できればその話は知りたくなかったなあ…木村さんと倍賞さんが実際に東京の街を走りながら話をしたと思いたかった。まあそんなことしたら危ないだろうけどさ。
2025.11.27追記
あとから合成じゃないんですってね!すいません!
景色を先に撮ってきてそれに合わせてスタジオで演技したんですね。新しい技術だからスタッフさんも演者さんも大変だったとか。

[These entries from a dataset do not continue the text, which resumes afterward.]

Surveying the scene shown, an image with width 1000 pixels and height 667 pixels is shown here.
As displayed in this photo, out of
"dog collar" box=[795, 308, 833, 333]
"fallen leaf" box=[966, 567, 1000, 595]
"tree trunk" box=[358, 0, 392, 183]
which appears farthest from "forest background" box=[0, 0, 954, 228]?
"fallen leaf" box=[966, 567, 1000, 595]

それなら木村さんと倍賞さんが景色見ながら話してたんだなー。
東京から横浜にかけての美しい景色と、
予告動画でも言ってた浩二さんのセリフ
「今生きてるから、この景色を見ることができるんです」
この言葉とともに旅は終わります。
すみれさんの最後の旅が、少しの未練と期待をのせて切なく終わったあと、
浩二さんの人生はまだこの先も続いていくわけです。
これが苦しくて、ええっこれでこの映画終わりじゃないよね?と思ったら、
まだこの先にこんな展開があるなんて!!
まだひとドラマティックあるなんて山田洋次さんさすがやん!!
ひとりの女性の壮絶な人生を旅情とともに語ったあと、
また人生は次の世代に引き継がれていくんですね。
そうして旅はまだまだ続いていくんですね。
そんなふうにこの映画は終わりました。
すごかったなあ…。
実際のタクシーではこんなドラマティックな1日はまずないだろうけど、
よく覚えているお客さんは何人かいます。
悪い意味でよく覚えている客も何人かいます。
イヤなこともいろいろあるけど、なんだかんだで85年くらい生きたら、
最後にこんな素敵な旅ができるくらいの人生を送りたいなあ。
寅さんの映画って観たことないんですけど、
倍賞千恵子さんってずっと寅さんのヒロインをされてたんですよね?
(あ、今調べたら寅さんの妹なのか)
その倍賞さんがこんなふうにドラマティックに最後の旅を終えるなんて。
寅さんのファンの方はグッとくるんじゃないかなあ。いいなあ。ちょっとでも観とけばよかったなあ。
ちょっとしたコミカルもよかった
倍賞さんのちょっとしたコミカルもかわいいけど、
明石家さんまさんというビッグネームを声だけで出演させるとはどういうことだ?と思ってました。
この絶妙なコミカルのためだったんですね!
さすがだなあー。シリアスなのに一瞬クスっと笑えるの。絶妙な間がさすがだなあー。
この映画を観ようと思っているタクシードライバーの方へ
「そんな長距離走ってお代はちゃんともらえるのか?」
と心配されていることかと思います。
その心配は最後にきっちり解消されますのでご安心ください。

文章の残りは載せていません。